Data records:
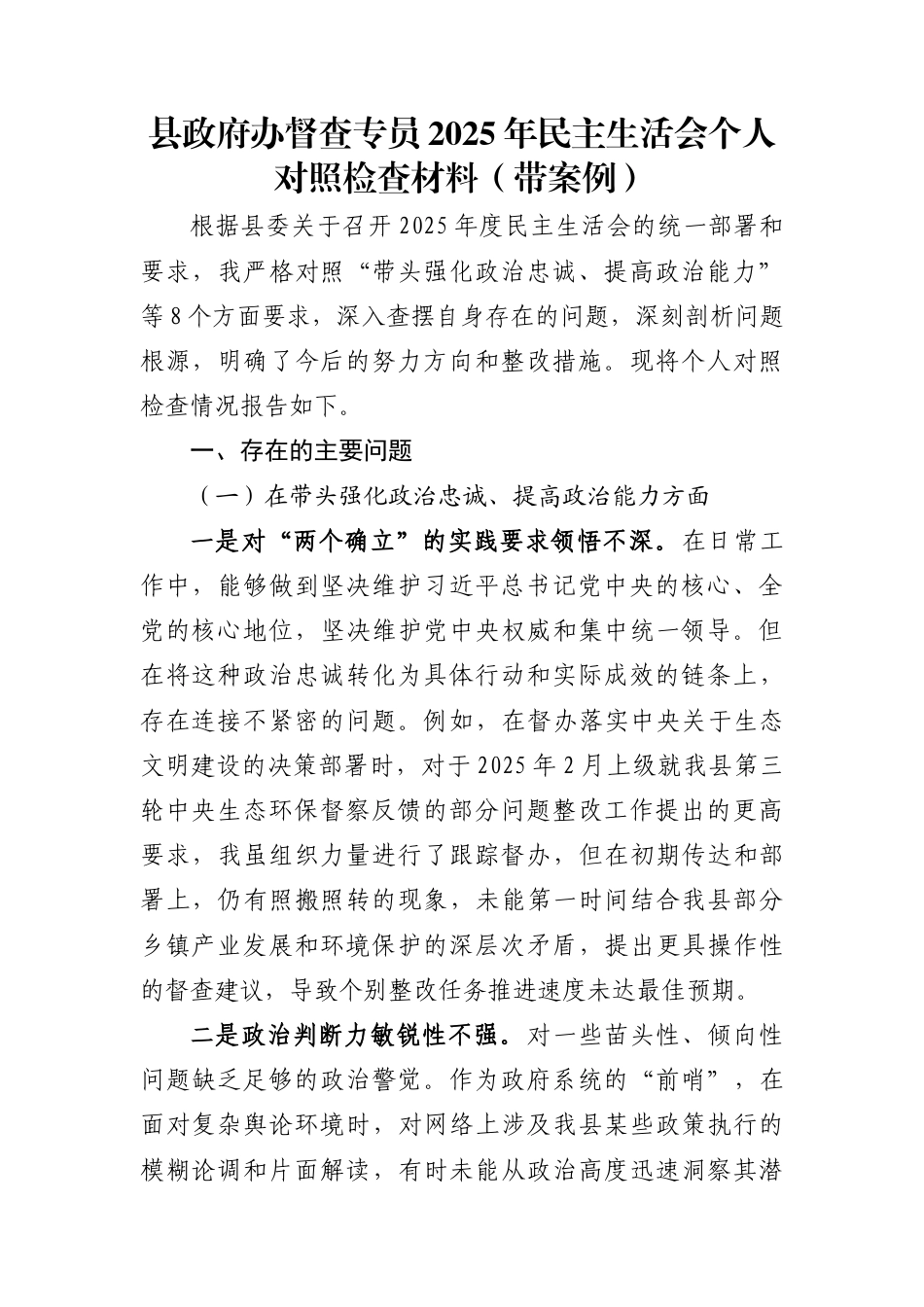 县政府办督查专员2025年民主生活会个人对照检查材料（带案例）

根据县委关于召开2025年度民主生活会的统一部署和要求，我严格对照“带头强化政治忠诚、提高政治能力”等8个方面要求，深入查摆自身存在的问题，深刻剖析问题根源，明确了今后的努力方向和整改措施。现将个人对照检查情况报告如下。

一、存在的主要问题

（一）在带头强化政治忠诚、提高政治能力方面

一是对“两个确立”的实践要求领悟不深。在日常工作中，能够做到坚决维护习近平总书记党中央的核心、全党的核心地位，坚决维护党中央权威和集中统一领导。但在将这种政治忠诚转化为具体行动和实际成效的链条上，存在连接不紧密的问题。例如，在督办落实中央关于生态文明建设的决策部署时，对于2025年2月上级就我县第三轮中央生态环保督察反馈的部分问题整改工作提出的更高要求，我虽组织力量进行了跟踪督办，但在初期传达和部署上，仍有照搬照转的现象，未能第一时间结合我县部分乡镇产业发展和环境保护的深层次矛盾，提出更具操作性的督查建议，导致个别整改任务推进速度未达最佳预期。

二是政治判断力敏锐性不强。对一些苗头性、倾向性问题缺乏足够的政治警觉。作为政府系统的“前哨”，在面对复杂舆论环境时，对网络上涉及我县某些政策执行的模糊论调和片面解读，有时未能从政治高度迅速洞察其潜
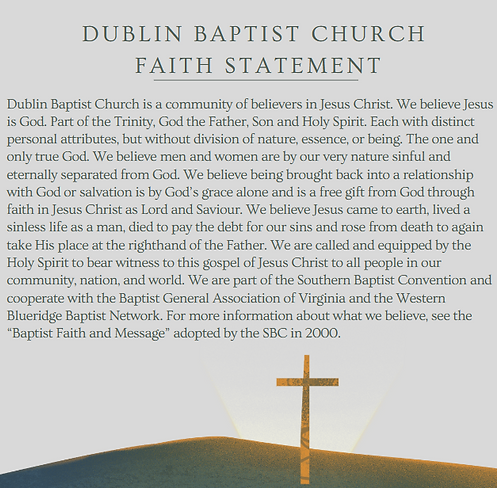 DUBLIN BAPTIST CHURCH
FAITH STATEMENT

Dublin Baptist Church is a community of believers in Jesus Christ. We believe Jesus is God. Part of the Trinity, God the Father, Son and Holy Spirit. Each with distinct personal attributes, but without division of nature, essence, or being. The one and only true God. We believe men and women are by our very nature sinful and eternally separated from God. We believe being brought back into a relationship with God or salvation is by God's grace alone and is a free gift from God through faith in Jesus Christ as Lord and Saviour. We believe Jesus came to earth, lived a sinless life as a man, died to pay the debt for our sins and rose from death to again take His place at the righthand of the Father. We are called and equipped by the Holy Spirit to bear witness to this gospel of Jesus Christ to all people in our community, nation, and world. We are part of the Southern Baptist Convention and cooperate with the Baptist General Association of Virginia and the Western Blueridge Baptist Network. For more information about what we believe, see the "Baptist Faith and Message" adopted by the SBC in 2000.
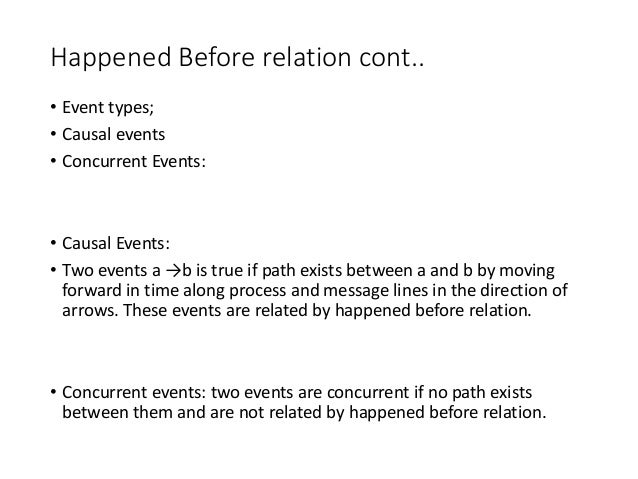 Happened Before relation cont..

• Event types;
• Causal events
• Concurrent Events:

• Causal Events:
• Two events a →b is true if path exists between a and b by moving forward in time along process and message lines in the direction of arrows. These events are related by happened before relation.

• Concurrent events: two events are concurrent if no path exists between them and are not related by happened before relation.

**WHAT THE EXERCISE ASKS:** The records above must all be output exactly. Omit the images.

**YOUR SOLUTION:**
 县政府办督查专员2025年民主生活会个人对照检查材料（带案例）

根据县委关于召开2025年度民主生活会的统一部署和要求，我严格对照“带头强化政治忠诚、提高政治能力”等8个方面要求，深入查摆自身存在的问题，深刻剖析问题根源，明确了今后的努力方向和整改措施。现将个人对照检查情况报告如下。

一、存在的主要问题

（一）在带头强化政治忠诚、提高政治能力方面

一是对“两个确立”的实践要求领悟不深。在日常工作中，能够做到坚决维护习近平总书记党中央的核心、全党的核心地位，坚决维护党中央权威和集中统一领导。但在将这种政治忠诚转化为具体行动和实际成效的链条上，存在连接不紧密的问题。例如，在督办落实中央关于生态文明建设的决策部署时，对于2025年2月上级就我县第三轮中央生态环保督察反馈的部分问题整改工作提出的更高要求，我虽组织力量进行了跟踪督办，但在初期传达和部署上，仍有照搬照转的现象，未能第一时间结合我县部分乡镇产业发展和环境保护的深层次矛盾，提出更具操作性的督查建议，导致个别整改任务推进速度未达最佳预期。

二是政治判断力敏锐性不强。对一些苗头性、倾向性问题缺乏足够的政治警觉。作为政府系统的“前哨”，在面对复杂舆论环境时，对网络上涉及我县某些政策执行的模糊论调和片面解读，有时未能从政治高度迅速洞察其潜
 DUBLIN BAPTIST CHURCH
FAITH STATEMENT

Dublin Baptist Church is a community of believers in Jesus Christ. We believe Jesus is God. Part of the Trinity, God the Father, Son and Holy Spirit. Each with distinct personal attributes, but without division of nature, essence, or being. The one and only true God. We believe men and women are by our very nature sinful and eternally separated from God. We believe being brought back into a relationship with God or salvation is by God's grace alone and is a free gift from God through faith in Jesus Christ as Lord and Saviour. We believe Jesus came to earth, lived a sinless life as a man, died to pay the debt for our sins and rose from death to again take His place at the righthand of the Father. We are called and equipped by the Holy Spirit to bear witness to this gospel of Jesus Christ to all people in our community, nation, and world. We are part of the Southern Baptist Convention and cooperate with the Baptist General Association of Virginia and the Western Blueridge Baptist Network. For more information about what we believe, see the "Baptist Faith and Message" adopted by the SBC in 2000.
 Happened Before relation cont..

• Event types;
• Causal events
• Concurrent Events:

• Causal Events:
• Two events a →b is true if path exists between a and b by moving forward in time along process and message lines in the direction of arrows. These events are related by happened before relation.

• Concurrent events: two events are concurrent if no path exists between them and are not related by happened before relation.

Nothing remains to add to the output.